De belangrijkste hormonen die normaal betrokken zijn bij de regulatie van de arteriole tonus zijn adrenaline en noradrenaline, geproduceerd door het bijniermerg..
Myogene regulatie wordt gereduceerd tot samentrekking of ontspanning van vasculaire gladde spieren als reactie op veranderingen in transmurale druk; terwijl de spanning in hun muur constant blijft. Dit zorgt voor de autoregulatie van de lokale bloedstroom - de constantheid van de bloedstroom met veranderende perfusiedruk.
Metabole regulatie zorgt voor vasodilatatie met een toename van het basale metabolisme (door de afgifte van adenosine en prostaglandinen) en hypoxie (ook door de afgifte van prostaglandinen).
Ten slotte scheiden endotheelcellen een aantal vasoactieve stoffen af - stikstofmonoxide, eicosanoïden (derivaten van arachidonzuur), vasoconstrictieve peptiden (endotheline-1, angiotensine II) en vrije zuurstofradicalen.

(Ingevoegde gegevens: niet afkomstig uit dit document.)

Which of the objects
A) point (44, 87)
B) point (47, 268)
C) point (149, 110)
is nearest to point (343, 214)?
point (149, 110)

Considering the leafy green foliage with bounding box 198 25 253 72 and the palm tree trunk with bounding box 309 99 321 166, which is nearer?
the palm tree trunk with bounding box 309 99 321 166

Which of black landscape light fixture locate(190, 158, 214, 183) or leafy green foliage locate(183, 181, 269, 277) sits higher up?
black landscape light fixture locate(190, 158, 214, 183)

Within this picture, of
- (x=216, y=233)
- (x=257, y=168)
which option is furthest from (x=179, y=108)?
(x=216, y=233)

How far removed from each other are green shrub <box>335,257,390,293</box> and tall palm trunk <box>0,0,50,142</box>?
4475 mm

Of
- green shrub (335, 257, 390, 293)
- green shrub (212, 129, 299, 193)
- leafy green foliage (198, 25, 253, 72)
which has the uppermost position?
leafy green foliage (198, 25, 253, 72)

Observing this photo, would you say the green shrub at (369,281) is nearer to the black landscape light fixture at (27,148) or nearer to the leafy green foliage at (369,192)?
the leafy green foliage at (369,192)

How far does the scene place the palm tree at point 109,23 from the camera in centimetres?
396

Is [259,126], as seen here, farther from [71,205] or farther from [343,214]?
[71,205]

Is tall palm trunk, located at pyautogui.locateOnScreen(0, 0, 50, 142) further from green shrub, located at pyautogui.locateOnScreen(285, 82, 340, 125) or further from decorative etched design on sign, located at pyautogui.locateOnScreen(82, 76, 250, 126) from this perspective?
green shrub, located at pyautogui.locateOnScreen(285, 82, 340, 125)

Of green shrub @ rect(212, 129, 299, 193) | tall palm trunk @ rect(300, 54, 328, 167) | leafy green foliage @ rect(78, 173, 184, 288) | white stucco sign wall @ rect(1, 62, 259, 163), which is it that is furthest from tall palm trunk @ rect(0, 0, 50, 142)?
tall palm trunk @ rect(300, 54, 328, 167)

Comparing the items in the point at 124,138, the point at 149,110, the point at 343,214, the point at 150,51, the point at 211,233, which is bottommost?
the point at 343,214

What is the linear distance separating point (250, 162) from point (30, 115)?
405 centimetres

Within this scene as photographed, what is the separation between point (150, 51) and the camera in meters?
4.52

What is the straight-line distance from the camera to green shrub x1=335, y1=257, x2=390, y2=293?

12) bloeddruk in verschillende delen van het vaatbed
Bloeddruk in verschillende delen van het vaatstelsel. De gemiddelde druk in de aorta wordt hoog gehouden (ongeveer 100 mmHg) omdat het hart constant bloed in de aorta pompt. Aan de andere kant varieert de bloeddruk van een systolisch niveau van 120 mm Hg. Kunst. tot een diastolisch niveau van 80 mm Hg. Art., Aangezien het hart bloed periodiek in de aorta pompt, alleen tijdens systole. Terwijl het bloed in de systemische circulatie beweegt, neemt de gemiddelde druk gestaag af en op de plaats waar de vena cava in het rechter atrium stroomt, is deze 0 mm Hg. Kunst. De druk in de capillairen van de systemische circulatie neemt af van 35 mm Hg. Kunst. in het arteriële uiteinde van het capillair tot 10 mm Hg. Kunst. aan het veneuze uiteinde van het capillair. Gemiddeld is de "functionele" druk in de meeste capillaire netwerken 17 mm Hg. Kunst. Deze druk is voldoende om een kleine hoeveelheid plasma door de kleine poriën in de capillaire wand te laten stromen, terwijl voedingsstoffen gemakkelijk door deze poriën diffunderen naar de cellen van nabijgelegen weefsels. De rechterkant van de figuur toont de verandering in druk in verschillende delen van de kleine (pulmonale) cirkel van bloedcirculatie. In de longslagaders zijn polsdrukveranderingen zichtbaar, net als in de aorta, maar het drukniveau is veel lager: de systolische druk in de longslagader is gemiddeld 25 mm Hg. Art. En diastolisch - 8 mm Hg. Kunst. De gemiddelde pulmonale arteriële druk is dus slechts 16 mm Hg. Art., En de gemiddelde druk in de longcapillairen is ongeveer 7 mm Hg. Kunst. Tegelijkertijd is het totale bloedvolume dat per minuut door de longen stroomt hetzelfde als in de systemische circulatie. Een lage druk in het longcapillair systeem is nodig voor de gasuitwisselingsfunctie van de longen.